9. abac-only — ABAC governance only (no Genie Space) + upgrade path

Validates the "ABAC governance only" flow from playbook.md § 2 and the § 2 → § 4 upgrade path.

Phase 1 — ABAC-only deploy:

env.auto.tfvars is configured with uc_tables only — no genie_spaces block. Plain make generate (no MODE= flag) generates groups, tag policies, tag assignments, FGAC policies, and masking functions, but no genie_space_configs. make apply applies all three layers — account, data_access, and workspace — but creates no Genie Space.

Phase 2 — § 2 → § 4 upgrade path:

A genie_spaces block is added to env.auto.tfvars and make generate SPACE="Finance Analytics" is run (per-space generation, not a full re-generate). make apply then creates the Genie Space. The test asserts that the existing data_access/terraform.tfstate is preserved (governance not disturbed) and ABAC verification still passes.

Key assertions:

generated/abac.auto.tfvars does NOT declare genie_space_configs after Phase 1
generated/masking_functions.sql IS generated (full ABAC mode)
No .genie_space_id_* file after Phase 1 apply
data_access/terraform.tfstate exists after Phase 1 apply (all layers applied)
generated/abac.auto.tfvars contains Finance Analytics after Phase 2 generate
.genie_space_id_finance_analytics file exists after Phase 2 apply
data_access/terraform.tfstate still exists after Phase 2 apply (governance preserved)
Column tags and masks verified after both phases

10. multi-space-import — Import two UI-created Genie Spaces at once

Validates the multi-space import pattern from playbook.md § 3.

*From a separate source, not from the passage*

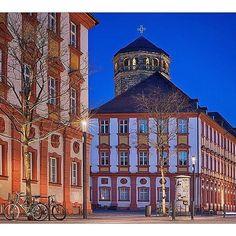 Das Alte Schloss mit dem Schlossturm. Mitten in der Fußgängerzone ein wunderbares Gebäude in dem sich heute das Finanzamt befindet.  The Old Palace and the palace tower. A beautiful site in the city center in which the IRA has its office. : @katrin_taepke  #lovetheworld #gothere #livetravelchannel #bestgermanypics #weltderwilhelmine #instamood  #theculturetrip #culturetravel #instagram #instatravel #igersfranconia  #14cities #visitfranconia #europetrip #travelpic #germany #tlpicks…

Two Genie Spaces are created directly via the Genie REST API (simulating spaces built in the Databricks UI). The env.auto.tfvars is configured with two genie_space_id entries. make generate imports both spaces' configs verbatim from the API and generates shared ABAC governance. make apply attaches to both spaces (applies governance and ACLs) without creating any new spaces.

Steps:

Step	Action
1	Create `dev_fin` + `dev_clinical` test catalogs
2	Create Finance Analytics Genie Space via `POST /api/2.0/genie/spaces`
3	Create Clinical Analytics Genie Space via `POST /api/2.0/genie/spaces`
4	Configure `dev` env: two `genie_space_id` entries, each with explicit `uc_tables`
5	`make generate ENV=dev` — imports both spaces, generates ABAC for both catalogs
6	Assert both `Finance Analytics` and `Clinical Analytics` in `generated/abac.auto.tfvars`
7	`make apply ENV=dev` — applies governance; no new spaces created
8	Assert no `.genie_space_id_*` files (both spaces attached, not created)
9	`setup_test_data.py --verify` — column tags and masks applied across both catalogs
10	Teardown: delete both API-created spaces + destroy Terraform resources

Key assertions:

generated/abac.auto.tfvars contains Finance Analytics and Clinical Analytics genie_space_configs entries
generated/abac.auto.tfvars references both dev_fin and dev_clinical catalogs
No .genie_space_id_* files after apply — Terraform attached, not created
Column tags and masking policies applied across both catalogs

9. schema-drift — Column tag drift detection

Validates the schema evolution workflow: detecting new untagged columns, stale tag assignments for deleted columns, and combined drift from column renames. Tests make audit-schema and make generate-delta.

Phase A — Baseline:

Uses the quickstart setup (Finance Analytics with dev_fin tables). After make generate + make apply, verifies the baseline audit does not report emergency_ssn (the test column that will be added later).

Phase B — Forward drift (ADD COLUMN):

ALTER TABLE dev_fin.finance.customers ADD COLUMN emergency_ssn STRING adds a new PII column. make audit-schema detects it as forward drift (exit code 1). make generate-delta classifies it using the LLM (constrained to existing governed keys/values) and merges the new tag_assignment into generated/abac.auto.tfvars. make apply deploys the tag. Re-running make audit-schema confirms drift is resolved (exit code 0).

Phase C — Reverse drift (DROP COLUMN):

Tags are unset, then ALTER TABLE DROP COLUMN emergency_ssn. make audit-schema detects the stale tag_assignment in config that references the now-deleted column. make generate-delta removes it automatically (no LLM call needed). Re-running make audit-schema confirms the stale assignment is gone.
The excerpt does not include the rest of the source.